- _DOCUMENT TEXT_
May 27, 2000
Slow going for divorced dads' movement
A story published today in the Los Angeles Times
reports that even though many divorced dads have formed groups to fight for their rights,
their fledging movement has yet to catch on fire.
Thousands of divorced fathers nationwide say they are convinced the
courts and government agencies are biased against men in matters of child custody and
support. While some of these men nurse their grievances privately, others have enlisted in
what is loosely known as the "fathers' rights movement."
The story points out that this crusade is often distinguished by
lack of cohesion. There are scores of state and national groups which sometimes bicker
over tactics or ideology. Some have paid lobbyists and long membership lists, others have
little more than a Web site spouting anger and venom,
Some activists estimate the movement's strength at anywhere from
150,000 to 500,000. High turnover in many of the groups makes a precise count impossible.

- _TRY IT_
Reproduce the passage of the news item on the divorced dads' movement that opens with the words containing "Thousands of divorced" and closes with "precise count impossible.", renaming "crusade" to "campaign".

Collected data

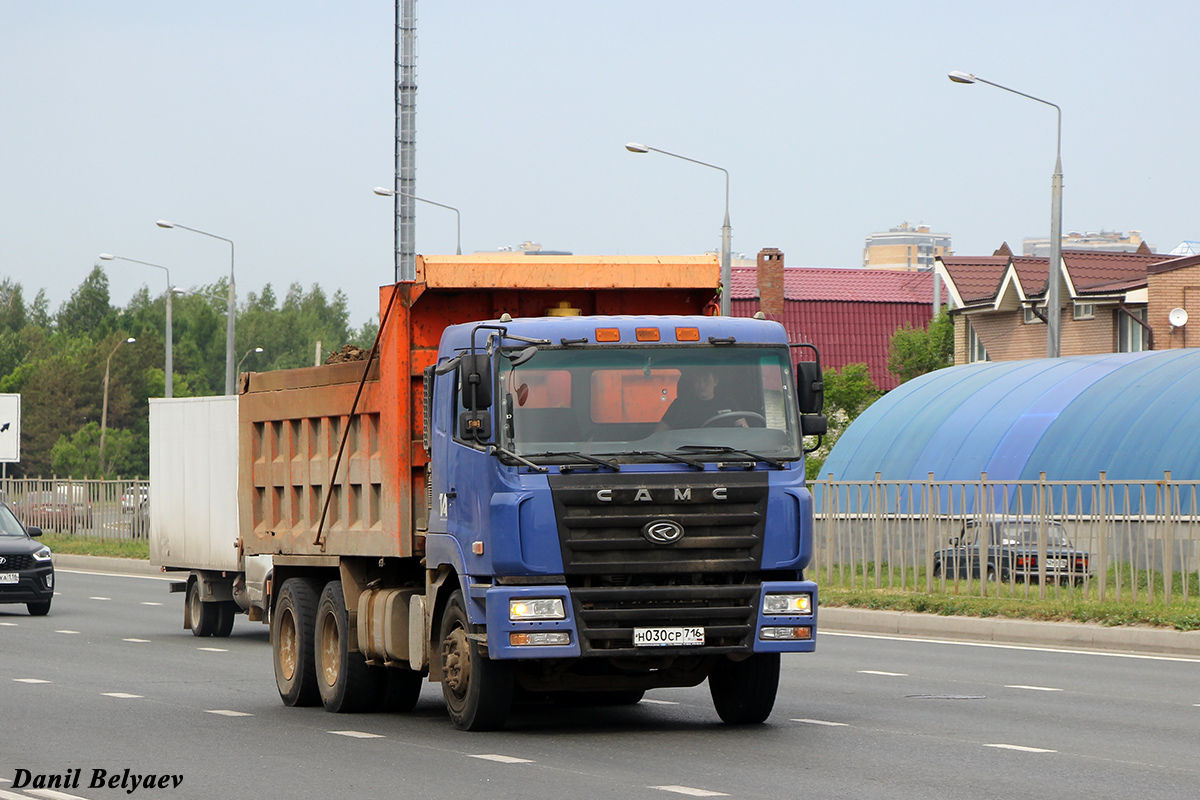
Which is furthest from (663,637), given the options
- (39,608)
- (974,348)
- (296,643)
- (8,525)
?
(974,348)

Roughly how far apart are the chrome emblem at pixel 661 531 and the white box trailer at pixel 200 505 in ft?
33.2

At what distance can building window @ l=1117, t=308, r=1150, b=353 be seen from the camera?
172ft

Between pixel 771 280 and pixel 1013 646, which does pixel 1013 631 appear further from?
pixel 771 280

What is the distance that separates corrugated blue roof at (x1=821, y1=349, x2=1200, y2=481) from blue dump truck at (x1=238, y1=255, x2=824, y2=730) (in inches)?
875

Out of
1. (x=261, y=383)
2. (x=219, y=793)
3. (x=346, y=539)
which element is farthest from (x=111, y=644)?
(x=219, y=793)

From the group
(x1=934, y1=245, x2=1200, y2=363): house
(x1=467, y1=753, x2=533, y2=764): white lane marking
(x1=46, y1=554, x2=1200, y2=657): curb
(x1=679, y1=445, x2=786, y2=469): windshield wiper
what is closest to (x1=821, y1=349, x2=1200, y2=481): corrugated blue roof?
(x1=934, y1=245, x2=1200, y2=363): house

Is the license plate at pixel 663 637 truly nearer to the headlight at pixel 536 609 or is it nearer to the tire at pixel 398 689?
the headlight at pixel 536 609

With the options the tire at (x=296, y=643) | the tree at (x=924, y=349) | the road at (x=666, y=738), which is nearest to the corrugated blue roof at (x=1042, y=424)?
the road at (x=666, y=738)

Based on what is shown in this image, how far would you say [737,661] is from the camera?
12.9 meters

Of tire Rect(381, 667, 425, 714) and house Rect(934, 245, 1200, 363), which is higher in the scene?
house Rect(934, 245, 1200, 363)

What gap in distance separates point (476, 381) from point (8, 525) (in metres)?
18.4

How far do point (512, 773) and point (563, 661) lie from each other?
61.7 inches

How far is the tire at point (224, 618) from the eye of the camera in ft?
75.0

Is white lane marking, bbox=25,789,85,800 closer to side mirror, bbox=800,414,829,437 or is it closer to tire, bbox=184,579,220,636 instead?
side mirror, bbox=800,414,829,437
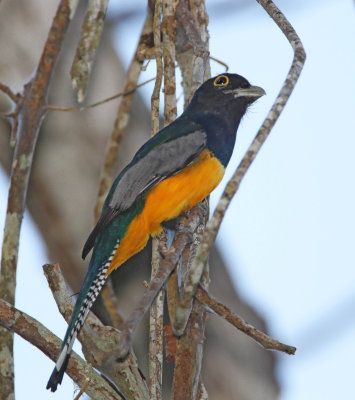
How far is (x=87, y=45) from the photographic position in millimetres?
4180

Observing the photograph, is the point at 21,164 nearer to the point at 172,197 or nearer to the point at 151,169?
the point at 151,169

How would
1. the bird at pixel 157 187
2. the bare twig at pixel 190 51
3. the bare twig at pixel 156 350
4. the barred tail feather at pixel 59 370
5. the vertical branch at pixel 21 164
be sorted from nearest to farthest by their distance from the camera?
the bare twig at pixel 156 350, the barred tail feather at pixel 59 370, the vertical branch at pixel 21 164, the bird at pixel 157 187, the bare twig at pixel 190 51

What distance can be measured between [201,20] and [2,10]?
182 cm

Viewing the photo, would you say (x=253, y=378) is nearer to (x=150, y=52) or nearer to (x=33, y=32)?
(x=150, y=52)

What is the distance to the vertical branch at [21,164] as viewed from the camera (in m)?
3.76

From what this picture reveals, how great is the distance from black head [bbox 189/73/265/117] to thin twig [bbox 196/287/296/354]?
6.97 ft

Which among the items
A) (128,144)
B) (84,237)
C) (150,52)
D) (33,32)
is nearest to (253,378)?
(84,237)

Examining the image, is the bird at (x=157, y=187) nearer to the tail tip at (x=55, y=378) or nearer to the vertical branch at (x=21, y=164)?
→ the vertical branch at (x=21, y=164)

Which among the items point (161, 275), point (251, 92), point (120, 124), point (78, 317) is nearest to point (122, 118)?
point (120, 124)

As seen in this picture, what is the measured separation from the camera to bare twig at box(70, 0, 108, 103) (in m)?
4.11

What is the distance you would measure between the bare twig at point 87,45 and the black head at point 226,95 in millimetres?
865

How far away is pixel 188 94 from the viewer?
194 inches

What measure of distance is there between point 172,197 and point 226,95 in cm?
97

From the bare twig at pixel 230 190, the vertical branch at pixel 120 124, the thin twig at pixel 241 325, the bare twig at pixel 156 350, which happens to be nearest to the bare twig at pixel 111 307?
the vertical branch at pixel 120 124
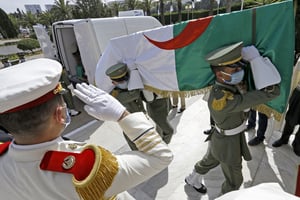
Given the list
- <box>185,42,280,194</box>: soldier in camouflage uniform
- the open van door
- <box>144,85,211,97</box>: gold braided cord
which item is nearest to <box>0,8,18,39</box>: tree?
the open van door


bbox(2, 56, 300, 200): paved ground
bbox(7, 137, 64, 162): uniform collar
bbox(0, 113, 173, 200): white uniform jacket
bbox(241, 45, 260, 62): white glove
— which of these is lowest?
bbox(2, 56, 300, 200): paved ground

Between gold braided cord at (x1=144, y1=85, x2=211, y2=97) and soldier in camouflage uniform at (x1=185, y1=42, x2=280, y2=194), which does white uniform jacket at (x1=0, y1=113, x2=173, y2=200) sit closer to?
soldier in camouflage uniform at (x1=185, y1=42, x2=280, y2=194)

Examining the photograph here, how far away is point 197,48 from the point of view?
223 cm

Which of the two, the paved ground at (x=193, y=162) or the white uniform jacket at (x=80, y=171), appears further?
the paved ground at (x=193, y=162)

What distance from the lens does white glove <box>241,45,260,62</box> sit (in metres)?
1.85

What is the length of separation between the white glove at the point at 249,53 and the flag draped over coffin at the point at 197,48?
82 millimetres

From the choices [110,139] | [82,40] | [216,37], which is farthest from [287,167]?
[82,40]

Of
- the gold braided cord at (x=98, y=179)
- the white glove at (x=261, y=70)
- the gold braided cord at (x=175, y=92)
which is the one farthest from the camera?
the gold braided cord at (x=175, y=92)

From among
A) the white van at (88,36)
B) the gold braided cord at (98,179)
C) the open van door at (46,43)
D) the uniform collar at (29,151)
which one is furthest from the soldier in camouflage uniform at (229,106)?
the open van door at (46,43)

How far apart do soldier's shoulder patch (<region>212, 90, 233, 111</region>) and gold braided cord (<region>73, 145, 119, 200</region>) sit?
1.17 metres

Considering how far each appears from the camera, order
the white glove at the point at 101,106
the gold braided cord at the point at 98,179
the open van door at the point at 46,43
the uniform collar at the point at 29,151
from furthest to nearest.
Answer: the open van door at the point at 46,43 < the white glove at the point at 101,106 < the uniform collar at the point at 29,151 < the gold braided cord at the point at 98,179

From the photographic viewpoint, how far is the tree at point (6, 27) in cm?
2595

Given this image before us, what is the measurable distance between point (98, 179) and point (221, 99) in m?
1.27

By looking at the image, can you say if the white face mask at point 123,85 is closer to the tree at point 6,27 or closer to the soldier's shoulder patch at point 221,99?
the soldier's shoulder patch at point 221,99
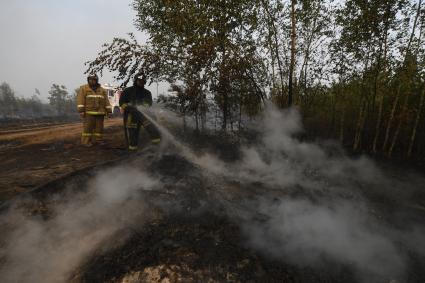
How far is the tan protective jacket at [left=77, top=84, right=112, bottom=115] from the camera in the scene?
6742mm

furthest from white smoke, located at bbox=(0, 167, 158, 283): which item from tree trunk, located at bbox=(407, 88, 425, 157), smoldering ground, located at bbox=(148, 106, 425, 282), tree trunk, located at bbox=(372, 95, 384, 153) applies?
tree trunk, located at bbox=(407, 88, 425, 157)

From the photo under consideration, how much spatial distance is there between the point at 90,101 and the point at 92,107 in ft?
0.53

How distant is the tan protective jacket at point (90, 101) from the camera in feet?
22.1

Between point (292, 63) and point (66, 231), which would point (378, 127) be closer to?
point (292, 63)

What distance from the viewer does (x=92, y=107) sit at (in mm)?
6836

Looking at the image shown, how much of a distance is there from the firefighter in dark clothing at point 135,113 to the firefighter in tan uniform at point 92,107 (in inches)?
41.8

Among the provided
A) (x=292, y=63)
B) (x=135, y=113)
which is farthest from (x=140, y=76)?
(x=292, y=63)

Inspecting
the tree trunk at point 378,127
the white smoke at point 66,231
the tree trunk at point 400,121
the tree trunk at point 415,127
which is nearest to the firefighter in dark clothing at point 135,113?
the white smoke at point 66,231

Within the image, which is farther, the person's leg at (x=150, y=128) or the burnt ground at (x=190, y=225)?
the person's leg at (x=150, y=128)

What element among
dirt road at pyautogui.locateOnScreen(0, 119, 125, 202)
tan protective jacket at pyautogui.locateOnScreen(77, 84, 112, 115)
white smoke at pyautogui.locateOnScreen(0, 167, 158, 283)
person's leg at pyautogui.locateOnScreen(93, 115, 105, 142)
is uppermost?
tan protective jacket at pyautogui.locateOnScreen(77, 84, 112, 115)

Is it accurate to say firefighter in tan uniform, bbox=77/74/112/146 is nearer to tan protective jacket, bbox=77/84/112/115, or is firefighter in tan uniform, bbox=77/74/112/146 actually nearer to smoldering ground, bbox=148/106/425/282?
tan protective jacket, bbox=77/84/112/115

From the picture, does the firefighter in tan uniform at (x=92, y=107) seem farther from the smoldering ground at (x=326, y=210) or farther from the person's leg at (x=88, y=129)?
the smoldering ground at (x=326, y=210)

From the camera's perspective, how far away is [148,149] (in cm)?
642

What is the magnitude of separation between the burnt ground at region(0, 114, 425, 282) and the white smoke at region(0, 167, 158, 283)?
0.20 feet
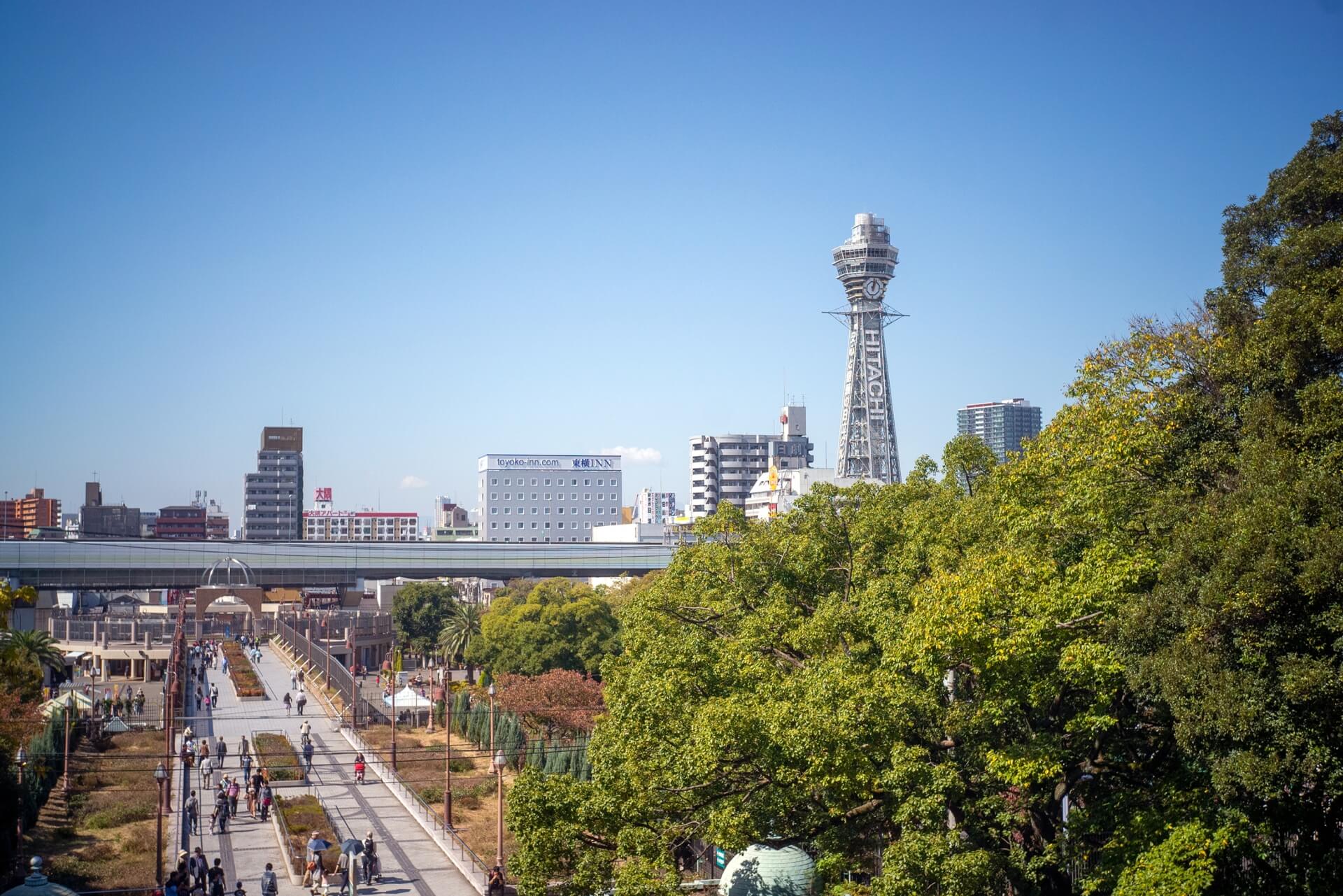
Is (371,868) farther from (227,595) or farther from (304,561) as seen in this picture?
(304,561)

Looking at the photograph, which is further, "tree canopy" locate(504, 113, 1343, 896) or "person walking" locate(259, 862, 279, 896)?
"person walking" locate(259, 862, 279, 896)

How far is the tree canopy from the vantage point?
17.3 m

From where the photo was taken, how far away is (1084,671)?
2014cm

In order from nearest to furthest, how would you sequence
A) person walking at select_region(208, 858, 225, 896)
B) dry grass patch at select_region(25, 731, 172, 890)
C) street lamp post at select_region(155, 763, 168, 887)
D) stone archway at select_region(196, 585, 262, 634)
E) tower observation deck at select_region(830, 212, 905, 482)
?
person walking at select_region(208, 858, 225, 896) → street lamp post at select_region(155, 763, 168, 887) → dry grass patch at select_region(25, 731, 172, 890) → stone archway at select_region(196, 585, 262, 634) → tower observation deck at select_region(830, 212, 905, 482)

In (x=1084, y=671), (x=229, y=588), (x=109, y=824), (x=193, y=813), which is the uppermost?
(x=1084, y=671)

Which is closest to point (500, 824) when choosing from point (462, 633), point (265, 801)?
point (265, 801)

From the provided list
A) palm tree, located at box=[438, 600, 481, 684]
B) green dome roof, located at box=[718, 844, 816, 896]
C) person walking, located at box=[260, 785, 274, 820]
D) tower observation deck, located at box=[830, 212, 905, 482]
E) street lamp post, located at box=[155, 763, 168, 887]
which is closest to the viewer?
Result: green dome roof, located at box=[718, 844, 816, 896]

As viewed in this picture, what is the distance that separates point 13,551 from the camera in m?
92.2

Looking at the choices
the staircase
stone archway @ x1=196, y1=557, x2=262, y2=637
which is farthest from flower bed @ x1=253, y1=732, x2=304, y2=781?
stone archway @ x1=196, y1=557, x2=262, y2=637

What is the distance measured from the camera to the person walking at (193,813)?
3434 centimetres

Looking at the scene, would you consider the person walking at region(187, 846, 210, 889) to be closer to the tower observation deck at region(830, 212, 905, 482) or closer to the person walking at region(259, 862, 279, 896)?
the person walking at region(259, 862, 279, 896)

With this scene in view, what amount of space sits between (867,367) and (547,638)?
11622cm

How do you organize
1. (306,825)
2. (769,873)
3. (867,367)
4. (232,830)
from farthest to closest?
1. (867,367)
2. (232,830)
3. (306,825)
4. (769,873)

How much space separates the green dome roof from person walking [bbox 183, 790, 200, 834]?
677 inches
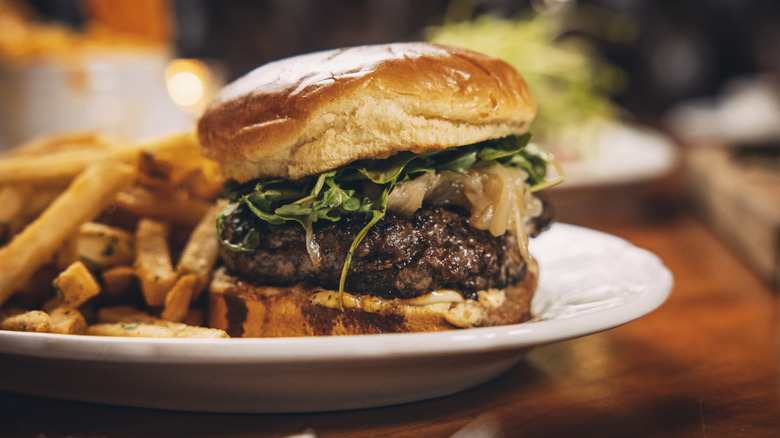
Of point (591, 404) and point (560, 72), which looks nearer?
point (591, 404)

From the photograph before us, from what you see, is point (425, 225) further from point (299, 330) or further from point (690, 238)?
point (690, 238)

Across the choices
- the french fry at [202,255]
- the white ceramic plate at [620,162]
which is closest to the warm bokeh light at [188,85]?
the white ceramic plate at [620,162]

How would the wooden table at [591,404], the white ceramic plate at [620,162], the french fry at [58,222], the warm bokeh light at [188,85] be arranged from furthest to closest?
the warm bokeh light at [188,85], the white ceramic plate at [620,162], the french fry at [58,222], the wooden table at [591,404]

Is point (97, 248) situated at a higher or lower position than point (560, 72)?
higher

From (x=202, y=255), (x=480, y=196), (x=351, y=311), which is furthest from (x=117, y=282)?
(x=480, y=196)

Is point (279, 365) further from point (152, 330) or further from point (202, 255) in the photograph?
point (202, 255)

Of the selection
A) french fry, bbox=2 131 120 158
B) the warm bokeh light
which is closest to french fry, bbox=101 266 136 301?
french fry, bbox=2 131 120 158

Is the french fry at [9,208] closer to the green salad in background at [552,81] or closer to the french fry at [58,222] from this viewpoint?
A: the french fry at [58,222]
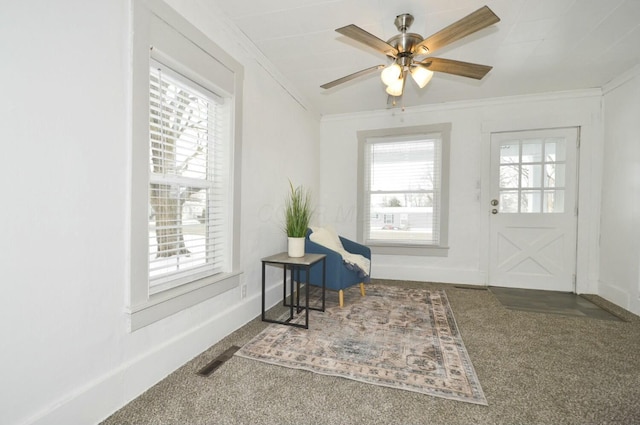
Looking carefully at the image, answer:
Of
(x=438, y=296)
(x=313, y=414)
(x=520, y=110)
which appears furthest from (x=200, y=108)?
(x=520, y=110)

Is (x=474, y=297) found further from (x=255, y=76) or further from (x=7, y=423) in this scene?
(x=7, y=423)

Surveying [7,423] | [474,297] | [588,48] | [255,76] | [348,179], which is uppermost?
[588,48]

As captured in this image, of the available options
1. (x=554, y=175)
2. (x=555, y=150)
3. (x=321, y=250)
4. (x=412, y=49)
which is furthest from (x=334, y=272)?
(x=555, y=150)

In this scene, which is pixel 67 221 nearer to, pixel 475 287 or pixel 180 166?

- _OUTPUT OF THE EXERCISE_
Thousands of divorced fathers nationwide say they are convinced the
courts and government agencies are biased against men in matters of child custody and
support. While some of these men nurse their grievances privately, others have enlisted in
what is loosely known as the "fathers' rights movement."
The story points out that this campaign is often distinguished by
lack of cohesion. There are scores of state and national groups which sometimes bicker
over tactics or ideology. Some have paid lobbyists and long membership lists, others have
little more than a Web site spouting anger and venom,
Some activists estimate the movement's strength at anywhere from
150,000 to 500,000. High turnover in many of the groups makes a precise count impossible.